##### Raw records #####

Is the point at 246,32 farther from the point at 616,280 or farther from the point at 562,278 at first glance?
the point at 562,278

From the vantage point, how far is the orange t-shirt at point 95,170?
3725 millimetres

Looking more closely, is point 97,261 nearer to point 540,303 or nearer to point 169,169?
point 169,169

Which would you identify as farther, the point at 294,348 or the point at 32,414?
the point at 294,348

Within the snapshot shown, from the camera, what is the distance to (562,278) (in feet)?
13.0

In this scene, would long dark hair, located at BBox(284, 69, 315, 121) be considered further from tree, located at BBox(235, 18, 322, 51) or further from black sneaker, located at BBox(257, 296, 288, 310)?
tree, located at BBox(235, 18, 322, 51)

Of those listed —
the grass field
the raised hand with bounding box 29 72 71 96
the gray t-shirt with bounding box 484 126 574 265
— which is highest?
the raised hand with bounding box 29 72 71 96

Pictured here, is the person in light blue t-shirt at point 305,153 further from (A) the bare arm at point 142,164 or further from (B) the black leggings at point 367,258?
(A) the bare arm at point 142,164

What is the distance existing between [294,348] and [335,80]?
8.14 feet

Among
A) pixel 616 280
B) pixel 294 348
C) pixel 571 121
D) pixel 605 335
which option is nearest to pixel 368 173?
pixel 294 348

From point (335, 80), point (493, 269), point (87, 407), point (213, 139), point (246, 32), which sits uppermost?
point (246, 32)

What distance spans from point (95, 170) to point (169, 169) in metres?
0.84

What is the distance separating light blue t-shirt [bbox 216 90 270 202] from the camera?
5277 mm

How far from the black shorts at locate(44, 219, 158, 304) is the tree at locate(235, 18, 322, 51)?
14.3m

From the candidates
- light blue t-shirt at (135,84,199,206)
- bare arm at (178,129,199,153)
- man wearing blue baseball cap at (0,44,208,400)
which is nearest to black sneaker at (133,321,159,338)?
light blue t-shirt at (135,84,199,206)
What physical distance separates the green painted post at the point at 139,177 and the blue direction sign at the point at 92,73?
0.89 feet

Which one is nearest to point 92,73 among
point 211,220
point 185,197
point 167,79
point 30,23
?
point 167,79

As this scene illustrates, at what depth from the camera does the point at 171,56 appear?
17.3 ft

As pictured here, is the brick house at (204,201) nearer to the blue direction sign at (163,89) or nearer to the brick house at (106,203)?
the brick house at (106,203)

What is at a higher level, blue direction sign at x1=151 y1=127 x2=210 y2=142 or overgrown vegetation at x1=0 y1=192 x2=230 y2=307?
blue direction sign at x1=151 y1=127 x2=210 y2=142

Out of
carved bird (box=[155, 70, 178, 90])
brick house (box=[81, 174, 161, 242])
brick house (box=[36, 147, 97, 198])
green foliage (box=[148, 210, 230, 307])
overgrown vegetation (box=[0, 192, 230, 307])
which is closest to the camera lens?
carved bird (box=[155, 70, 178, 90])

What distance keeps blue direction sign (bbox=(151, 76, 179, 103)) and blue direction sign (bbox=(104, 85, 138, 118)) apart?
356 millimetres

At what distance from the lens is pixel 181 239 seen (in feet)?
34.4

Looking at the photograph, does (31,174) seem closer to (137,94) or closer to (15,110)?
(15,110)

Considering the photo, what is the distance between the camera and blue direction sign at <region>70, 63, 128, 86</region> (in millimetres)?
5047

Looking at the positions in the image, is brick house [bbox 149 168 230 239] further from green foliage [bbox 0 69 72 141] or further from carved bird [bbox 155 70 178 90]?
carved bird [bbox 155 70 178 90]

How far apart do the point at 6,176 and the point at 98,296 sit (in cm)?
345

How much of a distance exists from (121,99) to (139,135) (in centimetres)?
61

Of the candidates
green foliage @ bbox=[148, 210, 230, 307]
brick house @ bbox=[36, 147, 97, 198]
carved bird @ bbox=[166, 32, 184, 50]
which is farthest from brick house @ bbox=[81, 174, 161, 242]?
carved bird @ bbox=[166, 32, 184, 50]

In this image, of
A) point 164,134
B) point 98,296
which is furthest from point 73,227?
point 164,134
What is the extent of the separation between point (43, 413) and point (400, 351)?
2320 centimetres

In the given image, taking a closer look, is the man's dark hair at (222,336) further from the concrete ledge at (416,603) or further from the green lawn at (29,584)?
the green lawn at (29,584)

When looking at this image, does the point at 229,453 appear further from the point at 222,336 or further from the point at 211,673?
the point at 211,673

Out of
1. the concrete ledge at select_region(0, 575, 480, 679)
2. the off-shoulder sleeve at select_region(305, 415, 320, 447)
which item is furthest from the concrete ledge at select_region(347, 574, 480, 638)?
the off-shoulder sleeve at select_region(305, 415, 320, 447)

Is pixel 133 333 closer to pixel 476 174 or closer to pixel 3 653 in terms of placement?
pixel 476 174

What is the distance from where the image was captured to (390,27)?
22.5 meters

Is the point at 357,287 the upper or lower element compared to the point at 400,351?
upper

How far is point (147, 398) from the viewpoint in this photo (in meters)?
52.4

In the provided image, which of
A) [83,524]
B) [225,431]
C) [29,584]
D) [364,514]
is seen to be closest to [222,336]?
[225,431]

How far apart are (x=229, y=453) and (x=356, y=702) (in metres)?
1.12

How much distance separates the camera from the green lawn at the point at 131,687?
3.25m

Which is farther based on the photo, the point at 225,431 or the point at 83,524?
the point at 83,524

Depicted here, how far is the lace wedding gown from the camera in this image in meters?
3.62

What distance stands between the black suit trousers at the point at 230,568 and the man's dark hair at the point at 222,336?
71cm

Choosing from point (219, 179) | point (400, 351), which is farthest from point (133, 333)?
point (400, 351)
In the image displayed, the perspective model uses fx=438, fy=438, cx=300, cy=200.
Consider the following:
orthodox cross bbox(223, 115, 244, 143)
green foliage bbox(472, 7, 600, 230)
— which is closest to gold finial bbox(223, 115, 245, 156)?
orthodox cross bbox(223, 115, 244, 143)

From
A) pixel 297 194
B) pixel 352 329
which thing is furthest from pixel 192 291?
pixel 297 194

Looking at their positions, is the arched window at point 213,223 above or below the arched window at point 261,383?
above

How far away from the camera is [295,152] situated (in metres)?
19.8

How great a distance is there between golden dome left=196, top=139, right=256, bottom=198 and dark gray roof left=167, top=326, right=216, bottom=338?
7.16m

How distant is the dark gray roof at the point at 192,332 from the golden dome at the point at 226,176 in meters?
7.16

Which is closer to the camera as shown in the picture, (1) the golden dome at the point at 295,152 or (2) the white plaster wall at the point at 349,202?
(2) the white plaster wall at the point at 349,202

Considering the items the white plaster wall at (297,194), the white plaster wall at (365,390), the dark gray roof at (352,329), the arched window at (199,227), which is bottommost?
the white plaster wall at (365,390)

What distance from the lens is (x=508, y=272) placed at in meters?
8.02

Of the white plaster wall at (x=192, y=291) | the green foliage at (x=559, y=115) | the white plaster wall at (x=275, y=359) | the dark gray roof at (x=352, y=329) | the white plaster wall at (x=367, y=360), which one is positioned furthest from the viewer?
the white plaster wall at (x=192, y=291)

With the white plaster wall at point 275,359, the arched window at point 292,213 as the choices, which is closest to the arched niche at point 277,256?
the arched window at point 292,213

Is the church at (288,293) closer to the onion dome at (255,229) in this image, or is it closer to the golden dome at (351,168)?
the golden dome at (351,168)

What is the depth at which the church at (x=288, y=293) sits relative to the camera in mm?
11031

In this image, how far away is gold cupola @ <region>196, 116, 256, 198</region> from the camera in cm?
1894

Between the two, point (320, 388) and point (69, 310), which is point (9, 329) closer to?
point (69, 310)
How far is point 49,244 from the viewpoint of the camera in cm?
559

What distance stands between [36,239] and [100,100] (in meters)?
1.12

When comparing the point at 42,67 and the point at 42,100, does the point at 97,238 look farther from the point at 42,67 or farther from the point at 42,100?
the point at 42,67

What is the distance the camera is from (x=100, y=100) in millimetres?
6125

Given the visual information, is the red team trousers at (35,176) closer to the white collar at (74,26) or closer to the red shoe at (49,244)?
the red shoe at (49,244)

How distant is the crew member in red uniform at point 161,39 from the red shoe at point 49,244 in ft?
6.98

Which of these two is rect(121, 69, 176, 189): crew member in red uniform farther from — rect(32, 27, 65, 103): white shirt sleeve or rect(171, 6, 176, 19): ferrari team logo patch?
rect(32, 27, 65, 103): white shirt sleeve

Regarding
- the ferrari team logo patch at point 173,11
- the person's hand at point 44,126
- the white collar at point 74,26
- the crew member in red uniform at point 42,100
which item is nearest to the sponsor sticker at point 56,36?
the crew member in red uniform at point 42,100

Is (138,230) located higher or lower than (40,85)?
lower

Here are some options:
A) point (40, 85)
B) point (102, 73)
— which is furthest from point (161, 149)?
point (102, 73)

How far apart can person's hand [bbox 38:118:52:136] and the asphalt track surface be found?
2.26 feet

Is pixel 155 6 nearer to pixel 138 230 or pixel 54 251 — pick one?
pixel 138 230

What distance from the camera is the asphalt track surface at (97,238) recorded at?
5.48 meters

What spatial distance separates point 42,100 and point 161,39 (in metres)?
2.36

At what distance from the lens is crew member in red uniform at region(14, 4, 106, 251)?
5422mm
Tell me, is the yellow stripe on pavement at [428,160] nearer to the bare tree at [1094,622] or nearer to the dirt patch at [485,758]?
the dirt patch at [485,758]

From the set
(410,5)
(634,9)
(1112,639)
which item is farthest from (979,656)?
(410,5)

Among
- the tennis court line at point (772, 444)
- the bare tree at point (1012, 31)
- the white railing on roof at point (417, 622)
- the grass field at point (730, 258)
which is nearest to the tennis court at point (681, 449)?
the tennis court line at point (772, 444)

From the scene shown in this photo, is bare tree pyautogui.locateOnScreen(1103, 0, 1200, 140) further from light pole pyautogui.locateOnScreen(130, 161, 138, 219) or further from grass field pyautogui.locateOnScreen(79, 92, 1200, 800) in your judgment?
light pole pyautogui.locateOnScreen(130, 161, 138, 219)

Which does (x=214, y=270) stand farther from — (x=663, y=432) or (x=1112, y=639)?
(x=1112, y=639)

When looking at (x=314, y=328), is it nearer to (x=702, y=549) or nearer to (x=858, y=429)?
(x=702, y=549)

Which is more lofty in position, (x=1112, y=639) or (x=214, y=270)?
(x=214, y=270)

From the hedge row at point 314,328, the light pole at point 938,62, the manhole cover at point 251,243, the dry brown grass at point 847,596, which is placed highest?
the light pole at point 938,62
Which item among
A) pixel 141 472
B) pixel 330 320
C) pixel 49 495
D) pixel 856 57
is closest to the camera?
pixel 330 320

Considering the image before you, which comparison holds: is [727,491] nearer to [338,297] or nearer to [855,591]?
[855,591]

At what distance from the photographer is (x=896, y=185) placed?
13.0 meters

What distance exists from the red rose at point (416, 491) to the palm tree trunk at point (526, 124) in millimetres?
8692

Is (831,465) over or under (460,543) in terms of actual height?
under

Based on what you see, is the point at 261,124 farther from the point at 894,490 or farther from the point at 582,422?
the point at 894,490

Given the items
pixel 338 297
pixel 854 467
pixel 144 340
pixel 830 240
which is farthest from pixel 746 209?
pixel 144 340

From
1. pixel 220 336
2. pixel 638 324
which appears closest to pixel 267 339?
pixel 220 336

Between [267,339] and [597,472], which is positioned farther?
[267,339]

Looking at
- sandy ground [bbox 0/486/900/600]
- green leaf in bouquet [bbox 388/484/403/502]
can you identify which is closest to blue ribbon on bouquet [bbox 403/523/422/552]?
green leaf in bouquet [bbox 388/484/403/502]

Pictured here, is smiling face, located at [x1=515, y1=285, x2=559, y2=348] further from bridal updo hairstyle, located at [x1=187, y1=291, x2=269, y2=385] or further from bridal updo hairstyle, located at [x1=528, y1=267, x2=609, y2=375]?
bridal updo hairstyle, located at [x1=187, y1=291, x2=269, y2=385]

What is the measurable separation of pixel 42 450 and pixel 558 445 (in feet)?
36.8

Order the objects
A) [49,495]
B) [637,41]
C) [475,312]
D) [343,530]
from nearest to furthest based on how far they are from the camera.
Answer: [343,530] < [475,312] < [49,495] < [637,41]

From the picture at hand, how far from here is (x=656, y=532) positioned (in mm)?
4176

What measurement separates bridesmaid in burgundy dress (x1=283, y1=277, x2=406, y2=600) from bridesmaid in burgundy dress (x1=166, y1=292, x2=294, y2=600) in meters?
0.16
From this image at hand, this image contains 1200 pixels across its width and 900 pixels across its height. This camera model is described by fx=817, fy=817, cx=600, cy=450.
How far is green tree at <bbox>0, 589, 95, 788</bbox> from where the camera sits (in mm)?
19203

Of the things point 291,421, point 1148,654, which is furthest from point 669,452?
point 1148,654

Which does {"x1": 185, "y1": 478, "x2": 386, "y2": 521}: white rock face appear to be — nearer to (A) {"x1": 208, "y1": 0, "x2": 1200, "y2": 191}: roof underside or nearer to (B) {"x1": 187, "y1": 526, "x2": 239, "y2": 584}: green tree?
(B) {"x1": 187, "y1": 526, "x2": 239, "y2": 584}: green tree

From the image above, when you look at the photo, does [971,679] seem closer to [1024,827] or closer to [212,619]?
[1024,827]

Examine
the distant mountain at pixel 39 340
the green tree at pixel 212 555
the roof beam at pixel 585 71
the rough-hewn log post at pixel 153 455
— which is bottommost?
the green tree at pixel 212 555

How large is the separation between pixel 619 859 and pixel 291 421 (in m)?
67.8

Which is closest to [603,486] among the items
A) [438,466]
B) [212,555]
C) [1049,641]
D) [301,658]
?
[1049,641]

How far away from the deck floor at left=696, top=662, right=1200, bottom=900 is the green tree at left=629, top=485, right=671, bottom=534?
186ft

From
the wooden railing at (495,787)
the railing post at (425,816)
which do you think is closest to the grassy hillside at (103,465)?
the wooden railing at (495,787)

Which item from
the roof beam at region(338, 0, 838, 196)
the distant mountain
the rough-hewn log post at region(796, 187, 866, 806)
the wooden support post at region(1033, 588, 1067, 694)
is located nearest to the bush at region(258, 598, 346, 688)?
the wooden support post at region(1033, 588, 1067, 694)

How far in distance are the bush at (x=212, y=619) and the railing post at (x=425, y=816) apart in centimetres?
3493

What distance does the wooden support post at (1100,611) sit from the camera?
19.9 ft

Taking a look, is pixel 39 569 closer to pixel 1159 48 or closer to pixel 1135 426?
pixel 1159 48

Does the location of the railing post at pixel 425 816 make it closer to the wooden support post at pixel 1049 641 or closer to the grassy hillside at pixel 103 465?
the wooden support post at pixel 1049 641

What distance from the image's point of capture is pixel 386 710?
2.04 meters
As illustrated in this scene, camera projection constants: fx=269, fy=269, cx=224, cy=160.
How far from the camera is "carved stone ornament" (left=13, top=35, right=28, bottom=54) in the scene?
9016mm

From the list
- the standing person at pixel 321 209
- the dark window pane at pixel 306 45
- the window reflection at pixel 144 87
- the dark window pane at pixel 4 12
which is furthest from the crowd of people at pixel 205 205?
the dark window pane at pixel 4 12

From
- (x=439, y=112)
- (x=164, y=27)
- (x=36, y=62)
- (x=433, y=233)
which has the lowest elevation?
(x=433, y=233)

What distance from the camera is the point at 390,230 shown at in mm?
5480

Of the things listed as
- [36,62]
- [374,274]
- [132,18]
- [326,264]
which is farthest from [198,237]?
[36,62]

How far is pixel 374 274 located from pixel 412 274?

#####

* **Your task**
Return the lines above, from the one containing "What distance does" to the end, exactly as they stand.

* **Result below**
What distance does the wooden support post at (1100,611) sit from the camera?
19.9 ft

Taking a look, is pixel 39 569 closer to pixel 1159 48 or closer to pixel 1135 426?
pixel 1159 48

Does the location of the railing post at pixel 425 816 make it closer to the wooden support post at pixel 1049 641 or closer to the grassy hillside at pixel 103 465?
the wooden support post at pixel 1049 641

What distance from the image's point of capture is pixel 386 710?
2.04 meters
As illustrated in this scene, camera projection constants: fx=269, fy=269, cx=224, cy=160.
How far from the camera is "carved stone ornament" (left=13, top=35, right=28, bottom=54) in the scene?
9016mm

From the list
- the standing person at pixel 321 209
- the dark window pane at pixel 306 45
- the window reflection at pixel 144 87
- the dark window pane at pixel 4 12
which is furthest from the crowd of people at pixel 205 205?
the dark window pane at pixel 4 12

From
- (x=439, y=112)
- (x=164, y=27)
- (x=36, y=62)
- (x=433, y=233)
which has the lowest elevation?
(x=433, y=233)

What distance from the camera is the point at 390,230 shown at in mm?
5480

Of the things listed as
- [36,62]
- [374,274]
- [132,18]
- [326,264]
which is farthest from [198,237]?
[36,62]

How far is pixel 374 274 located from pixel 412 274?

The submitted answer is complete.